Although some of the oil has been cleaned up, it’s unclear how much is left in the lake, a drinking water source for about seven million Chicagoans.
Located just across the Illinois-Indiana state border, Whiting is home to the sixth largest refinery in the U.S. The refinery just went through a $4 billion“modernization project,” giving it “the capability of processing up to about 85 percent heavy crude.” That’s up from its original 20 percent, says BP’s website.
“Frigid temperatures caused some of the oil to harden into a waxy consistency that made it easier to collect,” BP spokesman Scott Dean told The Chicago Tribune. “Crews used vacuum trucks to suck up any liquid oil that washed ashore.”
The day after the spill, U.S. Sen. Dick Durbin (D-IL) and U.S. Sen. Mark Kirk (R-IL), as well as U.S. Sen. Debbie Stabenow (D-MI) and U.S. Sen. Carl Levin (D-MI)issued press releases in which they pledged to hold BP accountable for the spill. Durbin and Kirk also wrote a follow-up letter to BP, requesting a meeting with BP.
“Any unanticipated spill is cause for concern, but given the Whiting refinery’s recent expansion of its operations to double the amount of heavy oil sands being processed, this spill raises questions about the long-term safety and reliability of BP’s new, expanded production at Whiting,” they wrote.
Chicago Mayor (and President Obama’s former Chief-of-Staff) Rahm Emanuel had similar things to say.
“I expect a full accounting to the public,” said Emanuel. “I want a report on what happened, how it happened, why did it happen, how much happened and how do you prevent it from ever happening again.”
Though BP claims it’s “recovered the vast majority of oil that had been visible on the surface,” questions remain.

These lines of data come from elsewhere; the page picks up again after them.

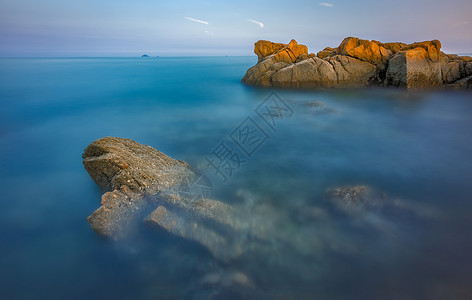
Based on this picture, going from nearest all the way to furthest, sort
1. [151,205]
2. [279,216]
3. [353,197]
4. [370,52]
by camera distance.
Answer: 1. [151,205]
2. [279,216]
3. [353,197]
4. [370,52]

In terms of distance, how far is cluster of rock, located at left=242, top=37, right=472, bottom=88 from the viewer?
812 inches

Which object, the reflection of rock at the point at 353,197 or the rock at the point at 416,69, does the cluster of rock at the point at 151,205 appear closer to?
the reflection of rock at the point at 353,197

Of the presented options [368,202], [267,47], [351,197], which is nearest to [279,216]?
[351,197]

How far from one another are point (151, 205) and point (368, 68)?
23634 mm

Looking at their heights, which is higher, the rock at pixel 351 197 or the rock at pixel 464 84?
the rock at pixel 464 84

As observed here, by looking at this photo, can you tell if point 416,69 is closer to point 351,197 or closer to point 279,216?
point 351,197

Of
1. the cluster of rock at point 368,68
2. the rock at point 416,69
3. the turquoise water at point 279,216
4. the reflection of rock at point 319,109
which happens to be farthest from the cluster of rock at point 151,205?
the rock at point 416,69

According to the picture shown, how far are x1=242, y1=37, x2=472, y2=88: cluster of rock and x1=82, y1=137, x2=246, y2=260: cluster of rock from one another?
63.7 ft

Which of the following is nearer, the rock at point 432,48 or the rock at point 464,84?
the rock at point 464,84

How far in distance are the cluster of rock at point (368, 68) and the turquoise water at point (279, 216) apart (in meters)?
9.54

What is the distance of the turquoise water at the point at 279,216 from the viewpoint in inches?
164

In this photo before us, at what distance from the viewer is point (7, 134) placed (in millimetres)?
10938

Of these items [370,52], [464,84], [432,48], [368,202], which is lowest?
[368,202]

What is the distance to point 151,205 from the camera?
17.5ft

For one, what type of oil was spilled? The refinery processes tar sands bitumen, which sinks in freshwater, a point alluded to in Kirk and Durbin’s letter to BP.
Video Shows Cleanup Crew Offshore
According to a March 25 EPA press release, the “U.S. Coast Guard has flown over the area and has not observed any visible sheen.”
EPA has also deployed a “Shoreline Cleanup Assessment Team,” which consists of employees of the Coast Guard, EPA and BP. The team says it “saw minimal oiling of the shoreline and recommended a small manual removal crew conduct maintenance along the shoreline” and posted some pictures of its cleanup efforts online.
Using vacuum trucks to pick up oil; Photo Credit: U.S. EPA
The cleanup crew can be seen hundreds of feet offshore in Lake Michigan, with a U.S. Coast Guard helicopter flying above them. BP denies any oil is still straggling in the lake far offshore.
“It’s in the lake, yes, but it’s not moving around freely,” said Dean. “It’s been kind of contained because of the weather and of the geography of the lakefront there.”
As with the BP’s Gulf of Mexico disaster, the company is running the show in Chicago, as “press calls to US EPA were routed directly to BP to answer,” according to the Natural Resources Defense Council (NRDC).
This isn’t the first time BP Whiting has been at the center of controversy.
The facility is the source of the massive mounds of petcoke currently burying portions of the southeast side of Chicago. Described by Oil Change International as the “coal hiding in the tar sands” because it can be co-burned in coal-fired power plants, until now petcoke storage was the hottest environmental issue in the Windy City.
On March 4, Illinois Attorney General Lisa Madigan filed a lawsuit against the Koch Industries subsidiary KCBX for spilling petroleum coke (“petcoke“) into Lake Michigan at its holding facility on the Calumet River, a tributary into Lake Michigan.
Petcoke spilling into the Calumet River; Photo Credit: Lloyd DeGrange
“We Still Don’t Know”
In a March 26 article about the oil spill, NRDC Midwest Program Director Henry Henderson said it’s too soon to take BP at its word about just how big or small the spill is and what its ongoing impacts may or may not be.
“[I]t’s still not clear what kind and how much oil made its way into Lake Michigan from the refinery. A day later, we still don’t know.” wrote Henderson. “The public needs to know what has made its way into their drinking water sources and whether it is being adequately cleaned.”